Months turned to years, and my brother and I needed something to do one hot summer day. We decided to challenge the junkyards in a game of mud, oil, and grease. It was always a great time and would have been again, but destiny had other plans. There she sat, my beloved 1987 Dodge Ram 50. Smashed on every corner, missing wheels, and another truck sitting on her roof. I felt sickened. Something I had worked so very hard on was now crushed right before my eyes. It was truly an awful feeling that I would not want any other gearhead to go through. I reluctantly approached the truck knowing full well that I had done her wrong. A silent heart felt apology was in order as I slowly meandered my way around the back of the truck. My custom tailgate, the green drums, the lowering blocks, the interior, the tint. It was all still there, just horrified in every sense of the word…. I spent a few minutes thinking about all the great times we had, snapped off some pictures for memories, and then shamefully walked away.
Amazingly, this saga didn’t end that day in the junkyard, but “The Reincarnation” is a story best left for another day. Anybody interested?
Every car in Massachusetts is rusty. Whether you have a 1955 Lincoln Capri or a 2010 Chevy Camaro, in the North East, your car’s destiny is rust. Now, if the nice cars are rusty, just imagine what the vehicles in our junkyards look like. They are absolutely horrifying at best. In the time that it takes to remove a junkyard fender, it often erodes itself back into dirt right before your eyes. Bolts? HA! After 1 year (so… 2009 models at this point), all bolts become permanent. At the 2 year mark, the bolts don’t even look like bolts anymore. They become round rusty buttons that can only be removed by breaking the head off with Vise-Grips. It is truly an awful experience. Thank goodness for torches, Sawzalls, sharp drill bits, and tetanus shots.

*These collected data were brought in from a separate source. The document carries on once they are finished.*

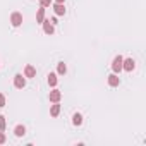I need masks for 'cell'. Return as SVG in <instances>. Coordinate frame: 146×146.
Returning a JSON list of instances; mask_svg holds the SVG:
<instances>
[{
    "instance_id": "obj_1",
    "label": "cell",
    "mask_w": 146,
    "mask_h": 146,
    "mask_svg": "<svg viewBox=\"0 0 146 146\" xmlns=\"http://www.w3.org/2000/svg\"><path fill=\"white\" fill-rule=\"evenodd\" d=\"M11 24H12L14 28H19V26L23 24V14H21V12H12V14H11Z\"/></svg>"
},
{
    "instance_id": "obj_2",
    "label": "cell",
    "mask_w": 146,
    "mask_h": 146,
    "mask_svg": "<svg viewBox=\"0 0 146 146\" xmlns=\"http://www.w3.org/2000/svg\"><path fill=\"white\" fill-rule=\"evenodd\" d=\"M122 60H124V57L117 55V57L113 58V62H112V70L115 72V74H119V72L122 70Z\"/></svg>"
},
{
    "instance_id": "obj_3",
    "label": "cell",
    "mask_w": 146,
    "mask_h": 146,
    "mask_svg": "<svg viewBox=\"0 0 146 146\" xmlns=\"http://www.w3.org/2000/svg\"><path fill=\"white\" fill-rule=\"evenodd\" d=\"M134 67H136V62H134L132 58H124V60H122V70H125V72H132Z\"/></svg>"
},
{
    "instance_id": "obj_4",
    "label": "cell",
    "mask_w": 146,
    "mask_h": 146,
    "mask_svg": "<svg viewBox=\"0 0 146 146\" xmlns=\"http://www.w3.org/2000/svg\"><path fill=\"white\" fill-rule=\"evenodd\" d=\"M14 86H16L17 90H23V88L26 86V78H24L23 74H16V76H14Z\"/></svg>"
},
{
    "instance_id": "obj_5",
    "label": "cell",
    "mask_w": 146,
    "mask_h": 146,
    "mask_svg": "<svg viewBox=\"0 0 146 146\" xmlns=\"http://www.w3.org/2000/svg\"><path fill=\"white\" fill-rule=\"evenodd\" d=\"M41 24H43V31H45V35H53V33H55V26L50 23V19H45Z\"/></svg>"
},
{
    "instance_id": "obj_6",
    "label": "cell",
    "mask_w": 146,
    "mask_h": 146,
    "mask_svg": "<svg viewBox=\"0 0 146 146\" xmlns=\"http://www.w3.org/2000/svg\"><path fill=\"white\" fill-rule=\"evenodd\" d=\"M60 98H62V93H60L58 90H52V91H50V95H48V100H50L52 103L60 102Z\"/></svg>"
},
{
    "instance_id": "obj_7",
    "label": "cell",
    "mask_w": 146,
    "mask_h": 146,
    "mask_svg": "<svg viewBox=\"0 0 146 146\" xmlns=\"http://www.w3.org/2000/svg\"><path fill=\"white\" fill-rule=\"evenodd\" d=\"M120 84V78L115 74V72H113V74H110L108 76V86H112V88H117Z\"/></svg>"
},
{
    "instance_id": "obj_8",
    "label": "cell",
    "mask_w": 146,
    "mask_h": 146,
    "mask_svg": "<svg viewBox=\"0 0 146 146\" xmlns=\"http://www.w3.org/2000/svg\"><path fill=\"white\" fill-rule=\"evenodd\" d=\"M35 76H36V69L31 64H28L24 67V78H35Z\"/></svg>"
},
{
    "instance_id": "obj_9",
    "label": "cell",
    "mask_w": 146,
    "mask_h": 146,
    "mask_svg": "<svg viewBox=\"0 0 146 146\" xmlns=\"http://www.w3.org/2000/svg\"><path fill=\"white\" fill-rule=\"evenodd\" d=\"M46 81H48V84H50L52 88H55V86H57V83H58V79H57V74H55V72H50V74H48V78H46Z\"/></svg>"
},
{
    "instance_id": "obj_10",
    "label": "cell",
    "mask_w": 146,
    "mask_h": 146,
    "mask_svg": "<svg viewBox=\"0 0 146 146\" xmlns=\"http://www.w3.org/2000/svg\"><path fill=\"white\" fill-rule=\"evenodd\" d=\"M53 11H55L57 16H64V14H65V5H64V4H55V5H53Z\"/></svg>"
},
{
    "instance_id": "obj_11",
    "label": "cell",
    "mask_w": 146,
    "mask_h": 146,
    "mask_svg": "<svg viewBox=\"0 0 146 146\" xmlns=\"http://www.w3.org/2000/svg\"><path fill=\"white\" fill-rule=\"evenodd\" d=\"M43 21H45V7H40L38 12H36V23L41 24Z\"/></svg>"
},
{
    "instance_id": "obj_12",
    "label": "cell",
    "mask_w": 146,
    "mask_h": 146,
    "mask_svg": "<svg viewBox=\"0 0 146 146\" xmlns=\"http://www.w3.org/2000/svg\"><path fill=\"white\" fill-rule=\"evenodd\" d=\"M14 134H16L17 137H23V136L26 134V127H24V125H21V124H19V125H16V127H14Z\"/></svg>"
},
{
    "instance_id": "obj_13",
    "label": "cell",
    "mask_w": 146,
    "mask_h": 146,
    "mask_svg": "<svg viewBox=\"0 0 146 146\" xmlns=\"http://www.w3.org/2000/svg\"><path fill=\"white\" fill-rule=\"evenodd\" d=\"M65 72H67V65H65L64 62H58V64H57V74H58V76H64Z\"/></svg>"
},
{
    "instance_id": "obj_14",
    "label": "cell",
    "mask_w": 146,
    "mask_h": 146,
    "mask_svg": "<svg viewBox=\"0 0 146 146\" xmlns=\"http://www.w3.org/2000/svg\"><path fill=\"white\" fill-rule=\"evenodd\" d=\"M72 124H74V125H81L83 124V115L79 112H76L74 115H72Z\"/></svg>"
},
{
    "instance_id": "obj_15",
    "label": "cell",
    "mask_w": 146,
    "mask_h": 146,
    "mask_svg": "<svg viewBox=\"0 0 146 146\" xmlns=\"http://www.w3.org/2000/svg\"><path fill=\"white\" fill-rule=\"evenodd\" d=\"M58 113H60V105H58V102H57V103L52 105V108H50V115H52V117H57Z\"/></svg>"
},
{
    "instance_id": "obj_16",
    "label": "cell",
    "mask_w": 146,
    "mask_h": 146,
    "mask_svg": "<svg viewBox=\"0 0 146 146\" xmlns=\"http://www.w3.org/2000/svg\"><path fill=\"white\" fill-rule=\"evenodd\" d=\"M5 125H7L5 117H4V115H0V131H5Z\"/></svg>"
},
{
    "instance_id": "obj_17",
    "label": "cell",
    "mask_w": 146,
    "mask_h": 146,
    "mask_svg": "<svg viewBox=\"0 0 146 146\" xmlns=\"http://www.w3.org/2000/svg\"><path fill=\"white\" fill-rule=\"evenodd\" d=\"M52 2H53V0H40V5L41 7H50Z\"/></svg>"
},
{
    "instance_id": "obj_18",
    "label": "cell",
    "mask_w": 146,
    "mask_h": 146,
    "mask_svg": "<svg viewBox=\"0 0 146 146\" xmlns=\"http://www.w3.org/2000/svg\"><path fill=\"white\" fill-rule=\"evenodd\" d=\"M5 107V96H4V93H0V108H4Z\"/></svg>"
},
{
    "instance_id": "obj_19",
    "label": "cell",
    "mask_w": 146,
    "mask_h": 146,
    "mask_svg": "<svg viewBox=\"0 0 146 146\" xmlns=\"http://www.w3.org/2000/svg\"><path fill=\"white\" fill-rule=\"evenodd\" d=\"M7 141V137H5V132L4 131H0V144H4Z\"/></svg>"
},
{
    "instance_id": "obj_20",
    "label": "cell",
    "mask_w": 146,
    "mask_h": 146,
    "mask_svg": "<svg viewBox=\"0 0 146 146\" xmlns=\"http://www.w3.org/2000/svg\"><path fill=\"white\" fill-rule=\"evenodd\" d=\"M65 0H55V4H64Z\"/></svg>"
}]
</instances>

Arizona cars on the other hand, are better in every possible way. Rusty cars (New England style) just don’t exist out there. What they consider a junkyard car is usually “flawless” in my opinion. The nicest cars I personally own aren’t as clean as what is found in their junkyards. It’s quite sad really. Over the last few years, I have had the pleasure of working on several classic cars from the South West, and I laugh like the village idiot the entire time I work on them because I can’t believe that the bolts come out. Underneath the AZ cars, the original hydraulic brake lines and parking brakes cables are often still there and working. It is a gearhead fairytale.
Let’s do a comparison, to see who the real winner is. Massachusetts on the left, and Arizona on the right. Ding Ding Ding. FIGHT!
Sure enough, Arizona wins with a KO, as expected. If you want to restore an old car, just buy a rust free body from someplace dry. It will save you thousands of dollars, trillions of hours, and a Tetanus shot.